【感想】 本日は、お日柄もよく (徳間文庫)

本日は、お日柄もよく (徳間文庫)

本日は、お日柄もよく (徳間文庫)

著者: 原田マハ

出版社: 徳間書店

主人公はふとしたことでスピーチの力に惚れ、スピーチライターという仕事を自らの専門にしようと奮起していく。夢があって、スピーチの業界に少し詳しくなれてかつ楽しめる、映画になりそうなサクセスストーリーだった。

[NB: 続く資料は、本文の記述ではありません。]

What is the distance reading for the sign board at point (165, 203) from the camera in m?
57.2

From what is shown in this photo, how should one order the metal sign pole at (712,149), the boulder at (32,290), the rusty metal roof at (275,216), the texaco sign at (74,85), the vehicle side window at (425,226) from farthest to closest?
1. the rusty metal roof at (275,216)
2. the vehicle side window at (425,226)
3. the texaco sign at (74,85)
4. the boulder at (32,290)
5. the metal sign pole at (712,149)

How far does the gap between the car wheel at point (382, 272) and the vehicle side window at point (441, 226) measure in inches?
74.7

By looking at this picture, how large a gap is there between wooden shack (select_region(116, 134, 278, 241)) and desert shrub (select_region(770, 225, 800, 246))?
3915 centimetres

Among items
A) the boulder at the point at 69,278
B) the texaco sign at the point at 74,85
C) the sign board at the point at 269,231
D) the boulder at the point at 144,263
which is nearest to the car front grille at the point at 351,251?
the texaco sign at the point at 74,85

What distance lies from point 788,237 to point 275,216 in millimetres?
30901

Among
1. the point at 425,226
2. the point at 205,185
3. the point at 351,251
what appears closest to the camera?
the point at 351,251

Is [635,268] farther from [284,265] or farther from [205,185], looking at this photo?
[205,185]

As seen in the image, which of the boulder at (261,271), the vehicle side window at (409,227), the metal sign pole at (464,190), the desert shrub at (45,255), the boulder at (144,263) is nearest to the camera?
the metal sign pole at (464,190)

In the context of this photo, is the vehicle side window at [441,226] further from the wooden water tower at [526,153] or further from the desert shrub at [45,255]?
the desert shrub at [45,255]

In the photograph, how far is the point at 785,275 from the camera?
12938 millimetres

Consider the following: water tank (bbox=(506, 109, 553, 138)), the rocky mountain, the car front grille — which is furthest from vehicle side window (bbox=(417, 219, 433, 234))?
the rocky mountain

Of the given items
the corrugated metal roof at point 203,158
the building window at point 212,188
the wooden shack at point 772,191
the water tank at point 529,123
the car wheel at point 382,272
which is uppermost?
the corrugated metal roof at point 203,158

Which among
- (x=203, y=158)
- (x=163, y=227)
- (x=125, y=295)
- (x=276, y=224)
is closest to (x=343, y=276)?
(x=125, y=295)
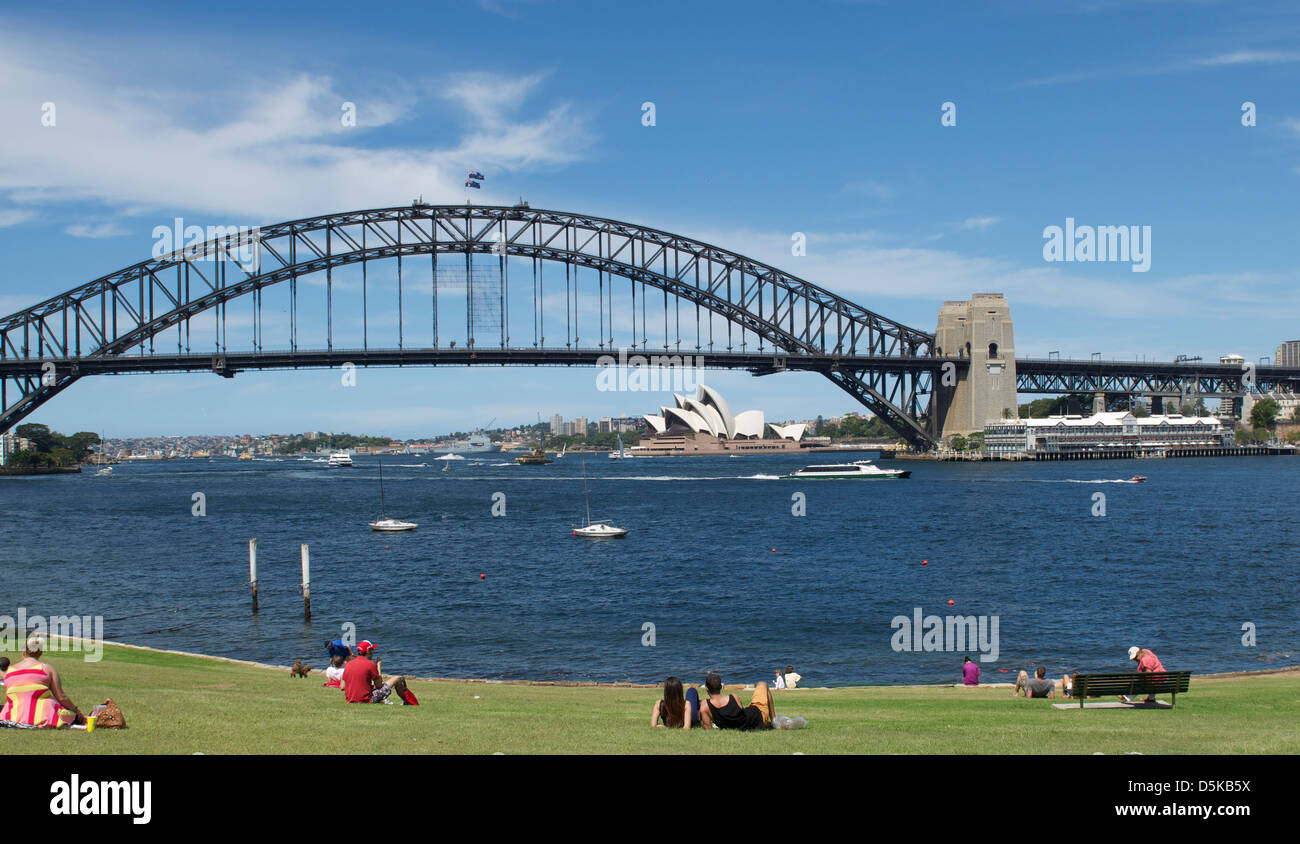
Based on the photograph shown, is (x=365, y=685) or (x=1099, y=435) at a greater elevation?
(x=1099, y=435)

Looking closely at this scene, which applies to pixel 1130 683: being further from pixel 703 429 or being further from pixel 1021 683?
pixel 703 429

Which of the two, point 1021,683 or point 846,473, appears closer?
point 1021,683

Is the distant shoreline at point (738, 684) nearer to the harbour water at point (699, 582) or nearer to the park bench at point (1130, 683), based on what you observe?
the harbour water at point (699, 582)

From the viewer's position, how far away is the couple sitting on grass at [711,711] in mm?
9336

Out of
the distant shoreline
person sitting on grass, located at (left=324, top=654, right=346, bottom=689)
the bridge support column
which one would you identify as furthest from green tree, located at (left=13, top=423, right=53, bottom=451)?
person sitting on grass, located at (left=324, top=654, right=346, bottom=689)

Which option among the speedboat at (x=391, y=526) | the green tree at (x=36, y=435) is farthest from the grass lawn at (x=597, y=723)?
the green tree at (x=36, y=435)

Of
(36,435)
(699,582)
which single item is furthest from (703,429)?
(699,582)

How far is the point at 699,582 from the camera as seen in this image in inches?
1202

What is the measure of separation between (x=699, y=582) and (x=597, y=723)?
20676 mm

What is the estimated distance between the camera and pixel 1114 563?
109 feet

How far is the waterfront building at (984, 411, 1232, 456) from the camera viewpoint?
109 metres

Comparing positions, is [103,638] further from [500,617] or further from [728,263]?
[728,263]
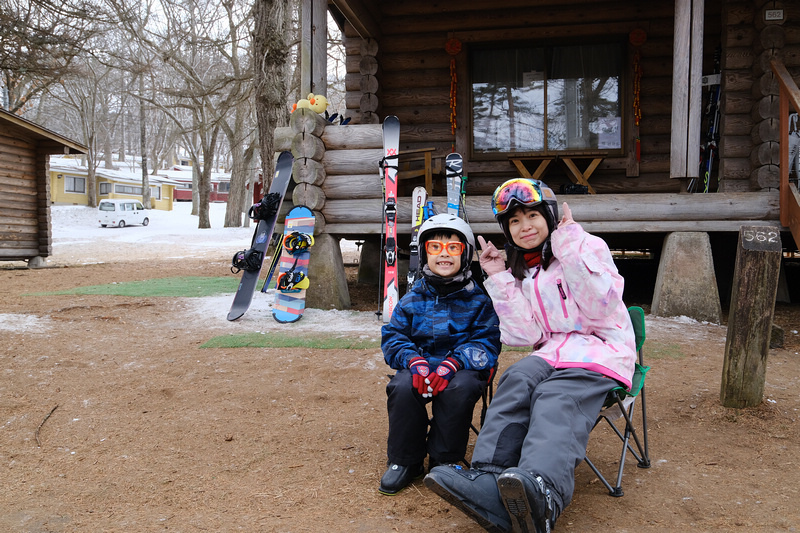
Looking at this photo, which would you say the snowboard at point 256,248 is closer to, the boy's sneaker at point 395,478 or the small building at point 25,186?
the boy's sneaker at point 395,478

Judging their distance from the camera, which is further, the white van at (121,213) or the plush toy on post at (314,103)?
the white van at (121,213)

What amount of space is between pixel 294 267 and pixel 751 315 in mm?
4648

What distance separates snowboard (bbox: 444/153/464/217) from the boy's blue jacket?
3944 millimetres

書き言葉とは違って、抑揚がある肉声で語られて耳で聞く、スピーチの力を再認識した。

ただし、正しい再認識のためには良く聴いて、スピーチを素直に直球で受け取るだけではなく、受け取る者の印象を冷静に分析するようなメタ視点が必要になるとわかる (たとえば自分はなぜこのスピーチに感動しているかを洞察する視点)。また、スピーカーが、相対的に【何かを述べていない】として、その何かを述べていないことがどういう戦略なのかを考えなければならない。とくに、大人数をある意味扇動しようとする局面のスピーチにおいては。

本作の著者 (原田マハ) とは、波長が合いそうに思った。さっそく次の読み物として『楽園のカンヴァス』を仕入れている。